Given a set of premises, generate for each an importance score that reflects its importance in relation to the conclusion.

Steps:

1. Data preparation
2. Feature Representation
3. Model Training
4. Evaluation

Prepare your environment:

Installing Python:

  • On Linux, most likely you have it. Otherwise:
    xx install python3 # xx is (apt-get, dnf, ...) based on you linux distribution
    
  • On Windows/MacOS, download the installer
  • Test if python is working:

    python3 --version
    
  • Doesn't work? Google it or simply ask us for help!

Installing Jupyter:

  • For writing code and presenting it along with text in an easy and interactive way!
  • Install Jupyter via pip command:

    pip install jupyter
    
  • Run Jupyter:

    jupyter notebook
    
  • Access the notebook on under localhost:8888

Important Libraries:

The code framework

  • The code framework contains:
    • A jupyter notebook notebook.ipynb to present the results.
    • A Python file importance_estimation.py where you will add your code.
    • A json file called idebate.json contains the dataset.

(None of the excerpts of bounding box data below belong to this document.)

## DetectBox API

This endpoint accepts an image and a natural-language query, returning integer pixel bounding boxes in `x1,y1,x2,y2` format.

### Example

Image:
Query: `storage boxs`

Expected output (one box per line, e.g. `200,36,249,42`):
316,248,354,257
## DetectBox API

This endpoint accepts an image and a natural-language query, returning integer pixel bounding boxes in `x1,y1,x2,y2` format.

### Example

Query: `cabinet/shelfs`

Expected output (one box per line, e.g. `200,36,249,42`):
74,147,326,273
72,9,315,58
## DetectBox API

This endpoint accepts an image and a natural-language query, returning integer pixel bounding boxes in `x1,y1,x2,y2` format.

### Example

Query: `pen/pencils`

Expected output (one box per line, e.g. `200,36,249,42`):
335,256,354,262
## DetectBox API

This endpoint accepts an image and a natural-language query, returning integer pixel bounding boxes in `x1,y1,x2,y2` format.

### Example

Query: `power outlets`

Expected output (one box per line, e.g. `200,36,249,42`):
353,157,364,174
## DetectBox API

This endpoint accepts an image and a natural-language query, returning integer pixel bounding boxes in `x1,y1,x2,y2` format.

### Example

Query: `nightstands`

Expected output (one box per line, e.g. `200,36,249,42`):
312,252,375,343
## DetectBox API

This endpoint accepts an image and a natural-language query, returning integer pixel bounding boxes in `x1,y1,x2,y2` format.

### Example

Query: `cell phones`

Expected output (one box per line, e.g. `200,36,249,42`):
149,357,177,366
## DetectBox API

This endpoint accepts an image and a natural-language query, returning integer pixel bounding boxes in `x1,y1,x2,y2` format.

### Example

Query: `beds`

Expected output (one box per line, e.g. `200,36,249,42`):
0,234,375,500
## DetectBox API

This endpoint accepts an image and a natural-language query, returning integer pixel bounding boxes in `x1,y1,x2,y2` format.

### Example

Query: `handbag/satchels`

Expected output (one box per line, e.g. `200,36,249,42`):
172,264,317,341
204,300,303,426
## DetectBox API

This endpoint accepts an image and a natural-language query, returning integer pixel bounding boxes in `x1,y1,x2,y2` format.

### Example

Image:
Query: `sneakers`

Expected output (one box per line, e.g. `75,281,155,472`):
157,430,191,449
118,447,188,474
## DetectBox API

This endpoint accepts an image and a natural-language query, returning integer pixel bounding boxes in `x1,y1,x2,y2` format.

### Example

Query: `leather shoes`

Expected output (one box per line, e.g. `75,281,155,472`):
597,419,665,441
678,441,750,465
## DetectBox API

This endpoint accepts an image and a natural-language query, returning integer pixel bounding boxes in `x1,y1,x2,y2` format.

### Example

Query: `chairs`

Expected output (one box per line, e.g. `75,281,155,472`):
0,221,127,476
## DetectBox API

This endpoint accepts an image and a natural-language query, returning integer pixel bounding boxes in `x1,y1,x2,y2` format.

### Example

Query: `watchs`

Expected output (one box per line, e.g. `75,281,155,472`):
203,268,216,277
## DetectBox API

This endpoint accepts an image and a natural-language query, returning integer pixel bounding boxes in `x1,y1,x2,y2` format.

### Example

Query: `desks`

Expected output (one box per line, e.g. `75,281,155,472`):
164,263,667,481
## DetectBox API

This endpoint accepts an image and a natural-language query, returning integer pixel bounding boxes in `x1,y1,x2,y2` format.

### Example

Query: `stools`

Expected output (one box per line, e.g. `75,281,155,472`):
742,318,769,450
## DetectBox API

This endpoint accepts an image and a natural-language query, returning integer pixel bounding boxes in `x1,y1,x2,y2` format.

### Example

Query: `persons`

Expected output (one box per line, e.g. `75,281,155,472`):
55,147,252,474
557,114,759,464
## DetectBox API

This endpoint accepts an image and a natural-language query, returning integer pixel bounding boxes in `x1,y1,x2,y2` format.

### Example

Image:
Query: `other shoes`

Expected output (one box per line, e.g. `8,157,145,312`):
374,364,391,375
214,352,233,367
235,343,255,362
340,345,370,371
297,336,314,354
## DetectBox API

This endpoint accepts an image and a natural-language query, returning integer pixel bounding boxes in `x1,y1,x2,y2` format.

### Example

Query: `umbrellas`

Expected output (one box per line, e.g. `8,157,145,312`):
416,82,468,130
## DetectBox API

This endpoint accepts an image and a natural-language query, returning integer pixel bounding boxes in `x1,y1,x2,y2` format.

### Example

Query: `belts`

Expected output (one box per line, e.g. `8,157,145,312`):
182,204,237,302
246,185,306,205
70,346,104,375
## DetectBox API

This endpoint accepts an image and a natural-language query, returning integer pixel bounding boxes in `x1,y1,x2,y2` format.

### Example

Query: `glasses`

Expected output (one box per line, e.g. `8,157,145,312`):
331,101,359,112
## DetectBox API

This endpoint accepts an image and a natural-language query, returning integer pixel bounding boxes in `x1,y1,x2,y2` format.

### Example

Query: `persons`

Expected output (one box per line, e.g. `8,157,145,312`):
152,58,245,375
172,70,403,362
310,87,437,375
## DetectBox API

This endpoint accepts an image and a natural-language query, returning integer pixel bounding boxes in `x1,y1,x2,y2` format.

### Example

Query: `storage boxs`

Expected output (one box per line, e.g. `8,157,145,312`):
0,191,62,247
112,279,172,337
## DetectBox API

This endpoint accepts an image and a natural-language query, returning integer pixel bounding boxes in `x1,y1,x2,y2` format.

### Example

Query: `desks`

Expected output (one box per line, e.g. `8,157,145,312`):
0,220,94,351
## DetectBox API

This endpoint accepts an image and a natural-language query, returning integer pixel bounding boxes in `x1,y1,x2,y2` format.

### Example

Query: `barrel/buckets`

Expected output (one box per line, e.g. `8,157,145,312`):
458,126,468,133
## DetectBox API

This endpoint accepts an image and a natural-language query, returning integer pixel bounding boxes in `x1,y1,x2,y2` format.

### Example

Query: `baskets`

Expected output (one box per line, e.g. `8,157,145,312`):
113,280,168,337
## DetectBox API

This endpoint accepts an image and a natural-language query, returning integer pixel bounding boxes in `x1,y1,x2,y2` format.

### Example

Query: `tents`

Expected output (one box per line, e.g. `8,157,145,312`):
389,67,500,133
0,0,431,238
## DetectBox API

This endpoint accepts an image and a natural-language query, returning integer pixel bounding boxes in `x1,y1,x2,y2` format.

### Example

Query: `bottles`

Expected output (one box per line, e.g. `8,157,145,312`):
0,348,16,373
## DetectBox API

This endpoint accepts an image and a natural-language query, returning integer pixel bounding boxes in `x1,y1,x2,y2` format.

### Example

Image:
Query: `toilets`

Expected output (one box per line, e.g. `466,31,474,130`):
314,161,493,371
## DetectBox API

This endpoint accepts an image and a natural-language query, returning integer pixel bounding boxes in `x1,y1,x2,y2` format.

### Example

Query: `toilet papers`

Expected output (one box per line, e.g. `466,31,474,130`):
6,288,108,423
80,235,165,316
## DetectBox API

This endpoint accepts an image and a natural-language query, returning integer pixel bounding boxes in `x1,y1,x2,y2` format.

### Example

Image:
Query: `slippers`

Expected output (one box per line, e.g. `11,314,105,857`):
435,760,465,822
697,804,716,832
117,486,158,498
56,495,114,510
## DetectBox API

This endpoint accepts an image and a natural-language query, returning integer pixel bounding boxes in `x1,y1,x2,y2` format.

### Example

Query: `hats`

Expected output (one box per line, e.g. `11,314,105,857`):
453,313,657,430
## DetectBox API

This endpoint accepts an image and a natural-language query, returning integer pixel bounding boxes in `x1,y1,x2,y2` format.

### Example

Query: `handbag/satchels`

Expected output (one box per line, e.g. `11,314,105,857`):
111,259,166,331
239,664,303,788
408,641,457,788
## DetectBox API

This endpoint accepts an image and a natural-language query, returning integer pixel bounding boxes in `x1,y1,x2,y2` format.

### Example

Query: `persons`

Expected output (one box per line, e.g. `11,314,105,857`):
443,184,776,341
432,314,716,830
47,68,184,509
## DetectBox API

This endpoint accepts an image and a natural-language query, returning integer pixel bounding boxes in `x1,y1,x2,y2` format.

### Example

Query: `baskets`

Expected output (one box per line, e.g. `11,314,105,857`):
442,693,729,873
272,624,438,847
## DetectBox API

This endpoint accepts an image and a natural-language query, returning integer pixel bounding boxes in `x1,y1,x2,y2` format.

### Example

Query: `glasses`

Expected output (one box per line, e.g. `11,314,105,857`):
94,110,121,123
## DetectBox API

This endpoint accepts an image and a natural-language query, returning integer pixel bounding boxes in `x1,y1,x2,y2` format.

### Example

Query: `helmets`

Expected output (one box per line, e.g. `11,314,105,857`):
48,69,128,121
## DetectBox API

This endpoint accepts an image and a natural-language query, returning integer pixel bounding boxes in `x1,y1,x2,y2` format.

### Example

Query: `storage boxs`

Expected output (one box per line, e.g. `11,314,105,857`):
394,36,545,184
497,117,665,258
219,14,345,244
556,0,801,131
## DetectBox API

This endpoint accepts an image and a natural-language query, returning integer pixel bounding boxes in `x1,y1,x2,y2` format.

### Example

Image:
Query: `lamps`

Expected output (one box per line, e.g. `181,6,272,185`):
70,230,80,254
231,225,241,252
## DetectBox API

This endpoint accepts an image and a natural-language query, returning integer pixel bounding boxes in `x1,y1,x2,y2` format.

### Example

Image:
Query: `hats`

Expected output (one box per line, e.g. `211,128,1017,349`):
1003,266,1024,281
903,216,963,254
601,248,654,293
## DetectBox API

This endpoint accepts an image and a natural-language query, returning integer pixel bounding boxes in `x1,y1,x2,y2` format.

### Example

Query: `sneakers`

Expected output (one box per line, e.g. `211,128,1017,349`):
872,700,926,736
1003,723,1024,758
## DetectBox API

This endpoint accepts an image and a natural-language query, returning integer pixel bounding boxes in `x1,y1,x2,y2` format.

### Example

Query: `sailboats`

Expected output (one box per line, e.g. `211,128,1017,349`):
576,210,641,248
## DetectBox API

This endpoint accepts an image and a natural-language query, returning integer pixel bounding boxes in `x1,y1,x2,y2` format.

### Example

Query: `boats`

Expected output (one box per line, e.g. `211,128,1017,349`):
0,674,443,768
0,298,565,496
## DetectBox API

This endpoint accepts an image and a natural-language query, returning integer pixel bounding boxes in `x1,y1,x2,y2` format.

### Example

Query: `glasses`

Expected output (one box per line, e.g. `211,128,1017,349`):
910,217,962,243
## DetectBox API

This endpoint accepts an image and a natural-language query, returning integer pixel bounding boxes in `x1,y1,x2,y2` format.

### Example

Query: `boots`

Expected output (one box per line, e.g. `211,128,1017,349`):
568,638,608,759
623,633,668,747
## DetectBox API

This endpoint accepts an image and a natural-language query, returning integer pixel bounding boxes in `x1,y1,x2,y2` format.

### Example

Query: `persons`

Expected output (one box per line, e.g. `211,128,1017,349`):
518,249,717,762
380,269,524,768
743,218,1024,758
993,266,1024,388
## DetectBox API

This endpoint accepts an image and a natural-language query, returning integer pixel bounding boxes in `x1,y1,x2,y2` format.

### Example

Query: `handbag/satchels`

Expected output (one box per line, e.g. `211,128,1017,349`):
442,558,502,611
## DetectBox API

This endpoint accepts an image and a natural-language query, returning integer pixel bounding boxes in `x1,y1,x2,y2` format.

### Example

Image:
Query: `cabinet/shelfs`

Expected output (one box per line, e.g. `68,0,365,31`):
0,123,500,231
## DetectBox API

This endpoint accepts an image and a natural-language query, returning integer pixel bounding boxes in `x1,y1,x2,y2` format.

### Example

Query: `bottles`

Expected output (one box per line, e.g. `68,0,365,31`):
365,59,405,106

Execute the following cell (shift+enter) to initialize an instance of the ImportanceEstimationModel class (the class resides in importance_estimation.py where you will add our code).

In [1]:
from importance_estimation import ImportanceEstimationModel

Data Preparation:

Task: Load data from the json file idebate.json and split it based on the debate_id field into 80% training and 20% testing.

  • Implement the load_data function (in the importance_estimation.py file):
    • Input: path to the data file
    • Output: train_dataset and test_dataset where each item is a tuple of a list of premises and a conclusion.
    • Steps:
      1. Using json library load the data into a json object.
      2. Create a set of all debate ids and use scikit-learn to split this set into train and test.
      3. Create the train and test datasets by filtering the data based on the train/test debate ids and only selecting _argument_sentences and _claim (conclusion) fields.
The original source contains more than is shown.